## start
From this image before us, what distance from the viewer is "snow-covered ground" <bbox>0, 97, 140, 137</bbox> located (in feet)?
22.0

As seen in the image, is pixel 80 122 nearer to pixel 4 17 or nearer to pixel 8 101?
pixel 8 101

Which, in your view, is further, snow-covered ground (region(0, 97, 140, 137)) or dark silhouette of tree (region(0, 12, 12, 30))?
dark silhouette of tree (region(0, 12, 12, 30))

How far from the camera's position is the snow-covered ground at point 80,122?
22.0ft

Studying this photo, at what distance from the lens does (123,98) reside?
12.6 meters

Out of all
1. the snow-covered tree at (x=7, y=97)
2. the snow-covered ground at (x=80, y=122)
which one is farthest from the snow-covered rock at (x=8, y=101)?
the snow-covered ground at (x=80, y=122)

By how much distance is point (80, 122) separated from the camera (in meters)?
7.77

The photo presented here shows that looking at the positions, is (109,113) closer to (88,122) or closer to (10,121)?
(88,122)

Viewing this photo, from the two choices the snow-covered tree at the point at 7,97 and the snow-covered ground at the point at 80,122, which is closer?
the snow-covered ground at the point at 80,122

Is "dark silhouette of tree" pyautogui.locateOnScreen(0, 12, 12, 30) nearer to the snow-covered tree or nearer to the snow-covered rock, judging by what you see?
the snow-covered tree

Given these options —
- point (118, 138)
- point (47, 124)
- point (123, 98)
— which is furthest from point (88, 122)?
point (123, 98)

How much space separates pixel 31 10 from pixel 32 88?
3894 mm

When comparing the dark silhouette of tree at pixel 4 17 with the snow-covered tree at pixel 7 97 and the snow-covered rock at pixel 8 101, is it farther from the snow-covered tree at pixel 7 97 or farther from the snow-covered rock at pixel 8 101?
## end
Convert the records above into a JSON list of strings, one string for each line, omitting the blank lines.

[
  "From this image before us, what distance from the viewer is \"snow-covered ground\" <bbox>0, 97, 140, 137</bbox> located (in feet)?",
  "22.0",
  "As seen in the image, is pixel 80 122 nearer to pixel 4 17 or nearer to pixel 8 101?",
  "pixel 8 101",
  "Which, in your view, is further, snow-covered ground (region(0, 97, 140, 137)) or dark silhouette of tree (region(0, 12, 12, 30))?",
  "dark silhouette of tree (region(0, 12, 12, 30))",
  "How far from the camera's position is the snow-covered ground at point 80,122?",
  "22.0ft",
  "Studying this photo, at what distance from the lens does (123,98) reside?",
  "12.6 meters",
  "Out of all",
  "1. the snow-covered tree at (x=7, y=97)",
  "2. the snow-covered ground at (x=80, y=122)",
  "which one is farthest from the snow-covered rock at (x=8, y=101)?",
  "the snow-covered ground at (x=80, y=122)",
  "By how much distance is point (80, 122) separated from the camera (in meters)?",
  "7.77",
  "The photo presented here shows that looking at the positions, is (109,113) closer to (88,122) or closer to (10,121)?",
  "(88,122)",
  "Viewing this photo, from the two choices the snow-covered tree at the point at 7,97 and the snow-covered ground at the point at 80,122, which is closer?",
  "the snow-covered ground at the point at 80,122",
  "Is \"dark silhouette of tree\" pyautogui.locateOnScreen(0, 12, 12, 30) nearer to the snow-covered tree or nearer to the snow-covered rock, judging by what you see?",
  "the snow-covered tree",
  "Given these options —",
  "- point (118, 138)",
  "- point (47, 124)",
  "- point (123, 98)",
  "— which is furthest from point (88, 122)?",
  "point (123, 98)",
  "How much space separates pixel 31 10 from pixel 32 88?",
  "3894 mm",
  "When comparing the dark silhouette of tree at pixel 4 17 with the snow-covered tree at pixel 7 97 and the snow-covered rock at pixel 8 101, is it farther from the snow-covered tree at pixel 7 97 or farther from the snow-covered rock at pixel 8 101?"
]